The growing homeless population in Center City Park got a lot of attention this week.

Monday, Aug. 8, Downtown Greensboro Inc. President and District 3 City Councilmember Zack Matheny, by email, invited city and county officials as well as representatives of downtown businesses to walk through Center City Park with him to discuss solutions to the problems created by the growing homeless population in the park.

In the email, after noting some of the problems in Center City Park, Matheny stated, “I invite you on this email, and all members of the COC [Continuum of Care] to walk through the park with me, let’s try and help folks get the help they need and I can learn why the organizations are unable to help them.”

On Wednesday, Aug. 10, a group that included city and county officials as well as representation from downtown business owners did just that – they walked through the park and discussed possible solutions to the growing problem that Center City Park has become.

City Manager Tai Jaiyeoba didn’t like it and responded on Friday, Aug. 12 to Matheny’s email stating in part, “One, there is already an existing meeting between the city and county to discuss strategies for addressing this concern.  I am very concerned that multiple meetings involving different stakeholders will result in multiple discussions that we are not looped into and result in different strategies.

“Two this is a city/countywide issue that we should discuss with a goal of resolving it in a wholistic manner – resolving it in our downtown would only result in creating the same issue in other parts of the city.”

Matheny responded that he had asked about city/county meetings on the issue and had never been told when the meetings were being held.  He added that the Wednesday meeting in the park that included the business community as well as city and county officials had been successful.

Vice President of the Richardson Corporation Mark Shumaker, who participated in the Wednesday meeting, also responded stating, “From a business owners perspective, I’d like to add emphasis to the fact that something needs to happen (rather than simply talking).  We recently had an employee of a tenant (Arch MI) that a homeless person peed on from head to toe (she was sitting on a bench reading a book).

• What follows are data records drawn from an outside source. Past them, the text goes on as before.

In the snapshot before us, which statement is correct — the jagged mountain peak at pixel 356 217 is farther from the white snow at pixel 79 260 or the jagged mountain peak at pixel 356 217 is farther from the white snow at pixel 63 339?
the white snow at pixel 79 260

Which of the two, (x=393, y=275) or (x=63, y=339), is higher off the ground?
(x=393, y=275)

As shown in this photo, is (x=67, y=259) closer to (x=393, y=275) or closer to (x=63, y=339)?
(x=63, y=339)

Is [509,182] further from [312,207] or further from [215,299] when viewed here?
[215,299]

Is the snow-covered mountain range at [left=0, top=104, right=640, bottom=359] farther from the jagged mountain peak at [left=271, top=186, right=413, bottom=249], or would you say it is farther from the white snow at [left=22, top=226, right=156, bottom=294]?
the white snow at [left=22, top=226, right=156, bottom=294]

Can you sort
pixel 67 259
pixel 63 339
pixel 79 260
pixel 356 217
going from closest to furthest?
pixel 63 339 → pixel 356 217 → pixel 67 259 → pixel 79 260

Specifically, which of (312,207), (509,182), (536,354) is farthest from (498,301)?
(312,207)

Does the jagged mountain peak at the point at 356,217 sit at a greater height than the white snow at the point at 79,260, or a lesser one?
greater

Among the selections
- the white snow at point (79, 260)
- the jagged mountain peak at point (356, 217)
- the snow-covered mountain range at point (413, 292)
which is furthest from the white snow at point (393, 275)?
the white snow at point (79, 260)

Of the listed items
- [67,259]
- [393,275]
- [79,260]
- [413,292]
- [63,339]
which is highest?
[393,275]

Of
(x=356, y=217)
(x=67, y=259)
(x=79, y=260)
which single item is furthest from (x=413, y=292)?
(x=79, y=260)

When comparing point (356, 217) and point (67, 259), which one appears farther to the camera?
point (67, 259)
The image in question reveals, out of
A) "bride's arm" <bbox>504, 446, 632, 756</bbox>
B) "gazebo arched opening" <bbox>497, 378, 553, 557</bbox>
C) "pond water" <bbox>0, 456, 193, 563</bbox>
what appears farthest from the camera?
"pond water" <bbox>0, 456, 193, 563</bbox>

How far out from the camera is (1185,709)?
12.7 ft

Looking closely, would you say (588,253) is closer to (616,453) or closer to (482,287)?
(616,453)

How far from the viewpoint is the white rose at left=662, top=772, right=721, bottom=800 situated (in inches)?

Nothing was done and the police turned their back.  We’re working hard to promote downtown and build economic vitality. The growing feedback we hear from tenants and prospects involve safety concerns.”

Vaughan Ramsey from the Tuggle Duggins law firm, who also participated in the walk, stated, “I have compassion for the homeless but the current situation in the parks is not tenable and some immediate visible action needs to be taken.  If nothing is done, downtown is going to slowly wither as people slowly vote with their feet.”

Mayor Nancy Vaughan, who did not participate in the walk, responded with a list of actions that were underway including: putting up 10 signs that unattended items will be removed from the park, the city attorney reviewing ordinances, park renovations that will include enhanced sprinklers, artistic fencing, additional bench arms to prohibit laying down and art pieces to occupy spaces between planters.

She said that the city was also negotiating for land outside the downtown as a site for nonprofit outreach such as providing meals.